*Your instructions*
Reproduce every line of the material, exactly as given.
··· Material to process
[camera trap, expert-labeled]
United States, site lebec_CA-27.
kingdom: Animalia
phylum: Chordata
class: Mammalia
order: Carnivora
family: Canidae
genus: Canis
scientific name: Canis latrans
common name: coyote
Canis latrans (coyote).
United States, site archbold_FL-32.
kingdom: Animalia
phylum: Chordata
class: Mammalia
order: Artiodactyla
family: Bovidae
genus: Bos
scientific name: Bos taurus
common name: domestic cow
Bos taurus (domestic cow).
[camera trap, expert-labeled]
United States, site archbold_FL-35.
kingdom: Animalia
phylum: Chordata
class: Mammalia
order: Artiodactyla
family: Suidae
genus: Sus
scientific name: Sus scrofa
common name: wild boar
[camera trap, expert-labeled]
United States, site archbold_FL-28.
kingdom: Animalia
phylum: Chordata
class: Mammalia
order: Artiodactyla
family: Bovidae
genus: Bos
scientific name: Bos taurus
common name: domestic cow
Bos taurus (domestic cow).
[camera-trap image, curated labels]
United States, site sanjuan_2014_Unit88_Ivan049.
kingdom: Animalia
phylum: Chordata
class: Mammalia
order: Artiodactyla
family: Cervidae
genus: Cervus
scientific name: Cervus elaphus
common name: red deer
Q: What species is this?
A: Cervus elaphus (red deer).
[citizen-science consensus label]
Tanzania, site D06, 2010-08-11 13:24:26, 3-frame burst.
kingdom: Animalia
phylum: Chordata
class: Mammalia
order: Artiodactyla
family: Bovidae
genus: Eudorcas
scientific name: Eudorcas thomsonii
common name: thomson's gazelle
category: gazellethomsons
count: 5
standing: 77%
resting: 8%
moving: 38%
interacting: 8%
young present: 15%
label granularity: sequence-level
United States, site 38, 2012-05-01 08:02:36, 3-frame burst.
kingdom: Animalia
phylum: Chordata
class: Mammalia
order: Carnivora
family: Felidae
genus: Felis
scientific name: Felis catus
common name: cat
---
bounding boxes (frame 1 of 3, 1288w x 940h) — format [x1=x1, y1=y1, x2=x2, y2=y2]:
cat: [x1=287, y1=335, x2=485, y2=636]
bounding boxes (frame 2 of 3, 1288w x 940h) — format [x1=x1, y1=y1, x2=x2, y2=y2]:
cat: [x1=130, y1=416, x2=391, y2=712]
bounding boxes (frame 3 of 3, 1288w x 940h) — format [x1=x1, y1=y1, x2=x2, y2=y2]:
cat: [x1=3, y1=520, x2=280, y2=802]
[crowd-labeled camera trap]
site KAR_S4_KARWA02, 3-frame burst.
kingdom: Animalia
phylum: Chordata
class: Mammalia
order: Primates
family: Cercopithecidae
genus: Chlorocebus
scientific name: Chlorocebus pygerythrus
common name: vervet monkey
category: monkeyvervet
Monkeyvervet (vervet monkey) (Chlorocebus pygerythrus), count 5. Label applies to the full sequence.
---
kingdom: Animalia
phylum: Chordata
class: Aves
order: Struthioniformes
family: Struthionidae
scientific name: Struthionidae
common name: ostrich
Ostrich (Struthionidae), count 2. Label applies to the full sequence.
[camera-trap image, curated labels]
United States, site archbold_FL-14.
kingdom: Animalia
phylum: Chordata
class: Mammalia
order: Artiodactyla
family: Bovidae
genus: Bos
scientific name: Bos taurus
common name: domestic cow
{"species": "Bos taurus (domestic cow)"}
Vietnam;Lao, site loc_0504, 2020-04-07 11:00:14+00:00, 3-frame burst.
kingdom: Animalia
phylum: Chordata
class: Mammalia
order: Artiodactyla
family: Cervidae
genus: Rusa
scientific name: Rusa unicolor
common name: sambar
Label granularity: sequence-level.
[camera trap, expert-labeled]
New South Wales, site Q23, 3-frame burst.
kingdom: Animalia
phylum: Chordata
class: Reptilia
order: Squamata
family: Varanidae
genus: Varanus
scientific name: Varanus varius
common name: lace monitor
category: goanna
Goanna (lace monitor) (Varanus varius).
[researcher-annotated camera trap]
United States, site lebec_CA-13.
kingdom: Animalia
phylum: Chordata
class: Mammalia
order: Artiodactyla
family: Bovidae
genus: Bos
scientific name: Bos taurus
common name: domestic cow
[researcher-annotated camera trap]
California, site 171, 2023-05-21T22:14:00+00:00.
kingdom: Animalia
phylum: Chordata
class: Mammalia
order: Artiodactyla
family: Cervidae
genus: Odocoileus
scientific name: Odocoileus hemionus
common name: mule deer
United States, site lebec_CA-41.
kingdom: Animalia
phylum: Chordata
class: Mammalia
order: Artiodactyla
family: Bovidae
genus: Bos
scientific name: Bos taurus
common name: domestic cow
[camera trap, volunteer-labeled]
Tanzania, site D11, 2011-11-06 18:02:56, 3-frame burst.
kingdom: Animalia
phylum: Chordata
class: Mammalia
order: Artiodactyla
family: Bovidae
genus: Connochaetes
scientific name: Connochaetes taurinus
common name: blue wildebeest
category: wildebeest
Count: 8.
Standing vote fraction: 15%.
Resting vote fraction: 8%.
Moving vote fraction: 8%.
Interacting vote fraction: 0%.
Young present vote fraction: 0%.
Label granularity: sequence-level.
······
*Reply*
[camera trap, expert-labeled]
United States, site lebec_CA-27.
kingdom: Animalia
phylum: Chordata
class: Mammalia
order: Carnivora
family: Canidae
genus: Canis
scientific name: Canis latrans
common name: coyote
Canis latrans (coyote).
United States, site archbold_FL-32.
kingdom: Animalia
phylum: Chordata
class: Mammalia
order: Artiodactyla
family: Bovidae
genus: Bos
scientific name: Bos taurus
common name: domestic cow
Bos taurus (domestic cow).
[camera trap, expert-labeled]
United States, site archbold_FL-35.
kingdom: Animalia
phylum: Chordata
class: Mammalia
order: Artiodactyla
family: Suidae
genus: Sus
scientific name: Sus scrofa
common name: wild boar
[camera trap, expert-labeled]
United States, site archbold_FL-28.
kingdom: Animalia
phylum: Chordata
class: Mammalia
order: Artiodactyla
family: Bovidae
genus: Bos
scientific name: Bos taurus
common name: domestic cow
Bos taurus (domestic cow).
[camera-trap image, curated labels]
United States, site sanjuan_2014_Unit88_Ivan049.
kingdom: Animalia
phylum: Chordata
class: Mammalia
order: Artiodactyla
family: Cervidae
genus: Cervus
scientific name: Cervus elaphus
common name: red deer
Q: What species is this?
A: Cervus elaphus (red deer).
[citizen-science consensus label]
Tanzania, site D06, 2010-08-11 13:24:26, 3-frame burst.
kingdom: Animalia
phylum: Chordata
class: Mammalia
order: Artiodactyla
family: Bovidae
genus: Eudorcas
scientific name: Eudorcas thomsonii
common name: thomson's gazelle
category: gazellethomsons
count: 5
standing: 77%
resting: 8%
moving: 38%
interacting: 8%
young present: 15%
label granularity: sequence-level
United States, site 38, 2012-05-01 08:02:36, 3-frame burst.
kingdom: Animalia
phylum: Chordata
class: Mammalia
order: Carnivora
family: Felidae
genus: Felis
scientific name: Felis catus
common name: cat
---
bounding boxes (frame 1 of 3, 1288w x 940h) — format [x1=x1, y1=y1, x2=x2, y2=y2]:
cat: [x1=287, y1=335, x2=485, y2=636]
bounding boxes (frame 2 of 3, 1288w x 940h) — format [x1=x1, y1=y1, x2=x2, y2=y2]:
cat: [x1=130, y1=416, x2=391, y2=712]
bounding boxes (frame 3 of 3, 1288w x 940h) — format [x1=x1, y1=y1, x2=x2, y2=y2]:
cat: [x1=3, y1=520, x2=280, y2=802]
[crowd-labeled camera trap]
site KAR_S4_KARWA02, 3-frame burst.
kingdom: Animalia
phylum: Chordata
class: Mammalia
order: Primates
family: Cercopithecidae
genus: Chlorocebus
scientific name: Chlorocebus pygerythrus
common name: vervet monkey
category: monkeyvervet
Monkeyvervet (vervet monkey) (Chlorocebus pygerythrus), count 5. Label applies to the full sequence.
---
kingdom: Animalia
phylum: Chordata
class: Aves
order: Struthioniformes
family: Struthionidae
scientific name: Struthionidae
common name: ostrich
Ostrich (Struthionidae), count 2. Label applies to the full sequence.
[camera-trap image, curated labels]
United States, site archbold_FL-14.
kingdom: Animalia
phylum: Chordata
class: Mammalia
order: Artiodactyla
family: Bovidae
genus: Bos
scientific name: Bos taurus
common name: domestic cow
{"species": "Bos taurus (domestic cow)"}
Vietnam;Lao, site loc_0504, 2020-04-07 11:00:14+00:00, 3-frame burst.
kingdom: Animalia
phylum: Chordata
class: Mammalia
order: Artiodactyla
family: Cervidae
genus: Rusa
scientific name: Rusa unicolor
common name: sambar
Label granularity: sequence-level.
[camera trap, expert-labeled]
New South Wales, site Q23, 3-frame burst.
kingdom: Animalia
phylum: Chordata
class: Reptilia
order: Squamata
family: Varanidae
genus: Varanus
scientific name: Varanus varius
common name: lace monitor
category: goanna
Goanna (lace monitor) (Varanus varius).
[researcher-annotated camera trap]
United States, site lebec_CA-13.
kingdom: Animalia
phylum: Chordata
class: Mammalia
order: Artiodactyla
family: Bovidae
genus: Bos
scientific name: Bos taurus
common name: domestic cow
[researcher-annotated camera trap]
California, site 171, 2023-05-21T22:14:00+00:00.
kingdom: Animalia
phylum: Chordata
class: Mammalia
order: Artiodactyla
family: Cervidae
genus: Odocoileus
scientific name: Odocoileus hemionus
common name: mule deer
United States, site lebec_CA-41.
kingdom: Animalia
phylum: Chordata
class: Mammalia
order: Artiodactyla
family: Bovidae
genus: Bos
scientific name: Bos taurus
common name: domestic cow
[camera trap, volunteer-labeled]
Tanzania, site D11, 2011-11-06 18:02:56, 3-frame burst.
kingdom: Animalia
phylum: Chordata
class: Mammalia
order: Artiodactyla
family: Bovidae
genus: Connochaetes
scientific name: Connochaetes taurinus
common name: blue wildebeest
category: wildebeest
Count: 8.
Standing vote fraction: 15%.
Resting vote fraction: 8%.
Moving vote fraction: 8%.
Interacting vote fraction: 0%.
Young present vote fraction: 0%.
Label granularity: sequence-level.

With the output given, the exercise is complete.